Some critics of the anti-doping culture say it's morally arbitrary to allow training at high altitude, permit ultra-high tech uniforms, specially engineered diet, and medical treatments such as anti-inflammatory drugs, while banning some pharmaceuticals on a list.
"They're virtually all unnatural means to enhance performance," says Norman Fost, professor of paediatrics, medical history and bioethics at the University of Wisconsin.
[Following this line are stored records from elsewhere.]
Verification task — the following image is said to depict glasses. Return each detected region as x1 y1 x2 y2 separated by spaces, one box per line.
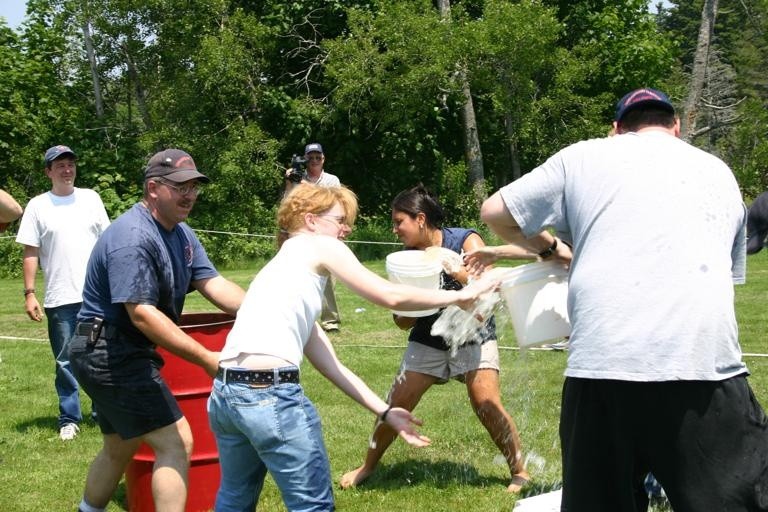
312 213 350 225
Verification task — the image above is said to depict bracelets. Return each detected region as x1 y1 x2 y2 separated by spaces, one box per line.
381 404 394 420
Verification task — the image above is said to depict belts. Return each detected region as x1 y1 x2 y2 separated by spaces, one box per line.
215 366 301 384
77 321 156 350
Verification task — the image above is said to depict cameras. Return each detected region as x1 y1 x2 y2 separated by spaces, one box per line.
288 154 308 184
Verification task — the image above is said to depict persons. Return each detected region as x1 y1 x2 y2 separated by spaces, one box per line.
205 185 497 512
734 188 768 255
280 144 343 330
16 145 110 440
340 187 532 500
68 149 246 512
461 203 572 278
0 187 23 231
480 87 767 512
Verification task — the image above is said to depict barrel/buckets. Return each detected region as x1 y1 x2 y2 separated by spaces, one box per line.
125 313 236 512
500 259 571 348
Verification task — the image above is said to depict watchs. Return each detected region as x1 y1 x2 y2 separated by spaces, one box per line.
24 289 36 295
538 236 562 259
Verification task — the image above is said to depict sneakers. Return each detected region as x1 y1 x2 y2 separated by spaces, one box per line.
59 420 78 442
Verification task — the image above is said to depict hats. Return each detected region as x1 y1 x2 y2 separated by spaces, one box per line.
616 88 669 119
145 149 210 183
44 145 75 162
305 143 322 155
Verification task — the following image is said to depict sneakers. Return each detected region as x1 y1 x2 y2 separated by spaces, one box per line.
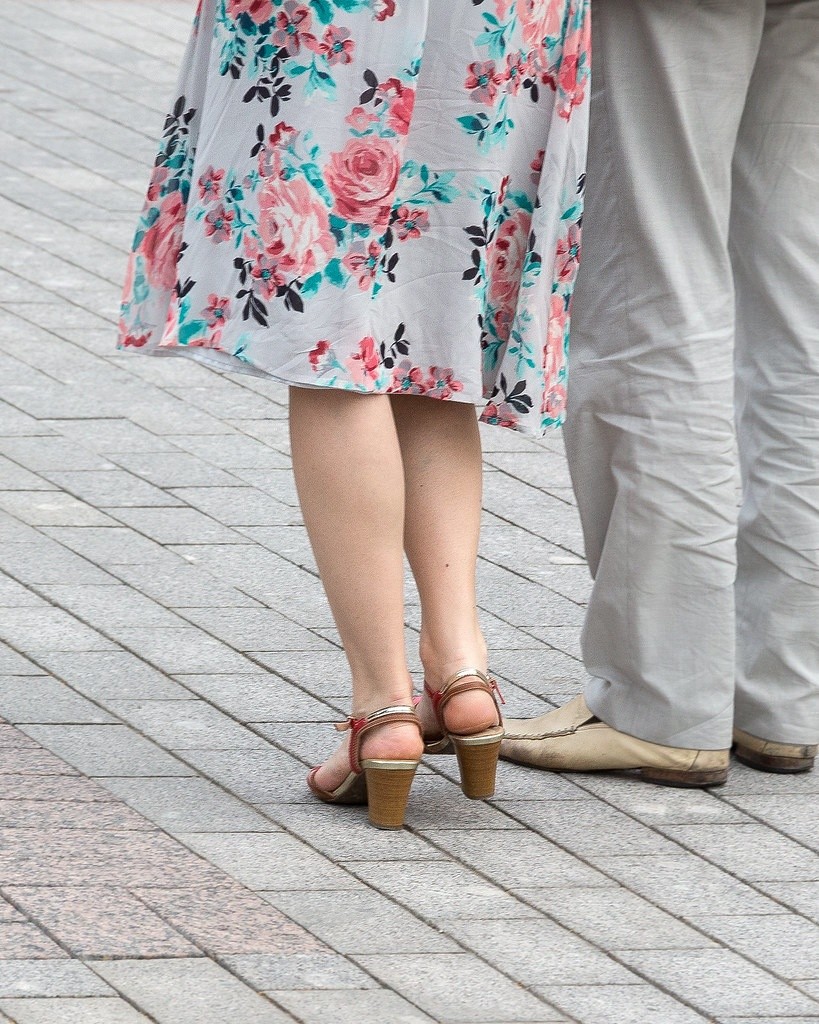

"The notion that something is perverse or immoral to enhance performance is bizarre. I could list for you 50 things athletes do to enhance their natural ability."
Moller of Aarhus University in Denmark recommends ending the current drug testing regime and replacing it with a system in which sport bodies set an upper threshold for blood levels of hormone or of red blood cells.
Under his proposal, any athlete whose, say, testosterone ratios are suspiciously out of whack, or who has an unacceptably high concentration of red blood cells, would be temporarily suspended from competition for the sake of his health. But the athlete would not be tarred as a doper or otherwise penalised.
"You would have a level playing field," Moller says. "Everybody would know what they can do, and it will be less important who has the best doping doctor. You would also see that we would get rid of those false positives, the bad publicity, the doping hysteria."
Or, performance enhancing drugs that are currently banned could instead be regulated by medical authorities like the US Food and Drug Administration, with their use vigilantly monitored by medical personnel and sport authorities, proposes Fost.
"We should have it done on the table instead of under the table," he says. "Stop the criminalisation."
The United Nations and 190 countries agree that anti-doping measures are crucial to protecting athletes and fairness in sporting, and the World Anti-Doping Agency (WADA) vigorously opposes measures to weaken them.
"You're putting people health at risk," says Gary Wadler, former chairman of the World Anti-Doping Agency's prohibited list committee. "You're telling people cheating is OK."
However, the only way to end doping in sport for good is to reduce the incentive to cheat, says Hoberman of the University of Texas, "to literally reform high performance sport into a less compulsive and competitive activity."
"The current model has been corrupted," he says.